Source excerpt =>
Babiarz v. Stearns

Decision Date30 June 2016
Docket NumberNo. 1–15–0988.,1–15–0988.
Citation404 Ill.Dec. 880,57 N.E.3d 639
Parties Darlene BABIARZ, Plaintiff–Appellant, v. Timothy STEARNS, an Individual, T.J. Stearns, Inc., an Illinois Corporation, and Allianz Life Insurance Company of North America, a Minnesota Corporation, Defendants–Appellees.
CourtUnited States Appellate Court of Illinois

Neil E. Holmen and Matthew W. Casey, both of Walker Wilcox Matousek LLP, of Chicago, for appellant.

James L. Kopecky and Daryl M. Schumacher, both of Kopecky Schumacher Bleakley Rosenburg PC, of Chicago, for appellees Timothy J. Stearns and TJ Stearns, Inc.

Nancy L. Hendrickson, of Hendrickson Law Firm, of Chicago, and Ronald Goss and Jason R. Brost, both of Carlton Fields Jorden Burt, P.A., of Washington, D.C., for appellee Allianz Life Insurance Company of North America.

OPINION

Justice COBBS delivered the judgment of the court, with opinion.

¶ 1 This appeal arises from plaintiff Darlene Babiarz's purchase of three annuities from defendant Allianz Life Insurance Company of North America (Allianz) at the suggestion of defendant Timothy J. Stearns. Dissatisfied with the annuities as an investment vehicle, Babiarz filed a complaint in the circuit court of Cook County alleging breach of fiduciary duty, negligent misrepresentation, violation of the Consumer Fraud and Deceptive Business Practices Act (815 ILCS 505/2 (West 2012) ), violation of the Illinois Securities Law of 1953 (815 ILCS 5/12 (West 2012) ), common-law fraud, breach of contract to confirm annuities were suitable, breach of contract to investigate plaintiff's complaints, and negligent suitability review. Allianz and Stearns (defendants) filed motions for summary judgment and the trial court granted those motions as to the breach of fiduciary duty, Illinois Securities Law, negligent misrepresentation, common-law fraud, breach of contract to investigate Babiarz's complaints, and negligent suitability review claims. The consumer fraud claim proceeded to a bench trial at which the court granted a directed verdict in defendants' favor.1 The remaining claim for breach of contract to confirm annuities were suitable was disposed of at a jury trial, at which the jury found in defendants' favor. Babiarz now appeals, contending that the trial court erred in granting summary judgment on her breach of fiduciary duty, Illinois Securities Law, negligent misrepresentation, and common law fraud claims because the annuities at issue in this case were securities, not insurance products. She further contends that because a fiduciary relationship existed, she was excused from reading the annuities contracts. In addition, she asserts that the court erred in granting summary judgment on the negligent suitability review claim because the Moorman doctrine does not apply. Finally, she argues that the court improperly determined the statute of limitations had run on her consumer fraud claim. We affirm the judgments of the trial court.

Direction =>
Translate this sentence from the court opinion into Spanish: "Finally, she argues that the court improperly determined the statute of limitations had run on her consumer fraud claim." The data has no role in this exercise.

Source material =>

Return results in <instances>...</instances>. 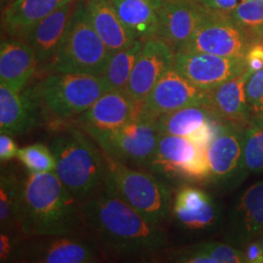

Exercise result =>
Por último, sostiene que el tribunal determinó indebidamente que el plazo de prescripción de su reclamación por fraude al consumidor había vencido.